* [Complete the following]:
1) In the DESeq2 thread, how many replicates must there be before genes get flagged by Cook's distance?
2) Write out everything in the DESeq2 thread from "Thanks Andrew, I" down to "in these cases.".
** Reading text follows **
Yes, one cannot infer anything from the data points showing extreme variance when n=2, but my question was more about why, such data points are not being flagged in some way with a high p-value, but in fact, are assigned p-values as low as well replicated data points.

6
Entering edit mode
4.7 years ago

For why these genes get called differential you have to understand DESeq2's approach to estimating per-gene dispersion.

The raison d'etre of DESeq2 and edgeR is to try to find accurate estimates for the each gene's dispersion with only a small number of replicates. They do this by sharing information between genes on the understanding that genes of a similar expression level are, on average, going to have a similar dispersion. Thus they estimate average dispersion for all the genes and fit a smoothed function to the mean-expression vs dispersion estimate. This represents their expected dispersion. Then for each gene they "shrink" that genes dispersion estimate towards the expected dispersion using a baysian proceedure. This means that genes with a small dispersion will have their dispersion increased and are therefore less likely to be significant, and for genes with a large dispersion, like these ones here, will have their dispersion decreased, making it more likely they will be significant.

In their paper they Love et al state:

If, on the other hand, an individual gene’s dispersion is far above the distribution of the gene-wise dispersion estimates of other genes, then the shrinkage would lead to a greatly reduced final estimate of dispersion. We reasoned that in many cases, the reason for extraordinarily high dispersion of a gene is that it does not obey our modeling assumptions; some genes may show much higher variability than others for biological or technical reasons, even though they have the same average expression levels. In these cases, inference based on the shrunken dispersion estimates could lead to undesirable false positive calls. DESeq2 handles these cases by using the gene-wise estimate instead of the shrunken estimate when the former is more than 2 residual standard deviations above the curve.

My guess is that this safety-value is "failing" in your case. This is probably because there is a large standard deviation in the distances of the gene-wise dispersion estimates from the expected dispersion (due to only having two reps), thus the large dispersions seen here would be less than 2sd from the expected curve and the shruken value for dispersion is used.

If you want to avoid this, you could use DESeq (rather DESeq2) and set the sharingMode="maximum". Here the maximum of the trend and the per-gene dispersion estimate is used, which is a more conservative approach (DESeq was way more conservative than other methods of its time).

0
Entering edit mode

Thanks for your detailed and well-explained response, I actually understood it and it makes sense to me now. And thanks for cleaning up my original post too. I learned something there too!

3
Entering edit mode
4.7 years ago

Check out the DESeq2 manual for Cooks Distance here. Cooks Distance is not applied to datasets with less than three replicates, but you can look at Mike Love's code sample here for an idea of how to apply it to your dataset.

maxCooks <- apply(assays(dds)[["cooks"]], 1, max)


From the Manual:

The results function automatically flags genes which contain a Cook’s distance above a cutoff for samples which have 3 or more replicates. The p values and adjusted p values for these genes are set to NA. At least 3 replicates are required for flagging, as it is difficult to judge which sample might be an outlier with only 2 replicates. This filtering can be turned off with results(dds, cooksCutoff=FALSE)

0
Entering edit mode

Thanks Andrew, I will check this function. However, it still strikes me odd that a p-value as low as p<10-5 is ascribed to a D.E. event where the two replicates show such little concordance. Since a low p-value indicates the event did not occur by chance, it is a bit counter-intuitive in these cases.
** End of Reading text **
** Source data follows **
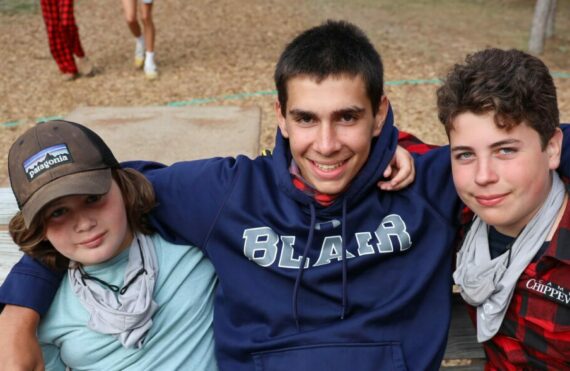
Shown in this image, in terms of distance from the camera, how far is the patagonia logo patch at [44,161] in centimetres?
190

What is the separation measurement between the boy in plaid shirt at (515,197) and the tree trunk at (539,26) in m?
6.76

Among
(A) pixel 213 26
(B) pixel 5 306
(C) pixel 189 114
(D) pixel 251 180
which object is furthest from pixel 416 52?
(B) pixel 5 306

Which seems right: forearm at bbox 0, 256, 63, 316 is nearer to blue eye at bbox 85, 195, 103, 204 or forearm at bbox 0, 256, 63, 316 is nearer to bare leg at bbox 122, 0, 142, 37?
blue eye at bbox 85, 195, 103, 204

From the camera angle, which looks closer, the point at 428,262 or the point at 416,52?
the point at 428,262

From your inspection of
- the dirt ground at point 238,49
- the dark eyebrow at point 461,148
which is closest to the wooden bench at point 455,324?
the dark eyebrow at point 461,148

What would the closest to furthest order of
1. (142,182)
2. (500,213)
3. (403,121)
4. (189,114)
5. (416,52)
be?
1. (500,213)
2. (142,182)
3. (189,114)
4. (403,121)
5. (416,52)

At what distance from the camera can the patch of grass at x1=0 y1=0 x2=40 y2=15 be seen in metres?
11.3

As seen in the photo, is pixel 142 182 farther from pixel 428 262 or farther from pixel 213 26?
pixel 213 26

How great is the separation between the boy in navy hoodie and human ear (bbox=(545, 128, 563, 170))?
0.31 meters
** End of Source data **
* [Results for each task]:
1) At least 3 replicates.

2)
Thanks Andrew, I will check this function. However, it still strikes me odd that a p-value as low as p<10-5 is ascribed to a D.E. event where the two replicates show such little concordance. Since a low p-value indicates the event did not occur by chance, it is a bit counter-intuitive in these cases.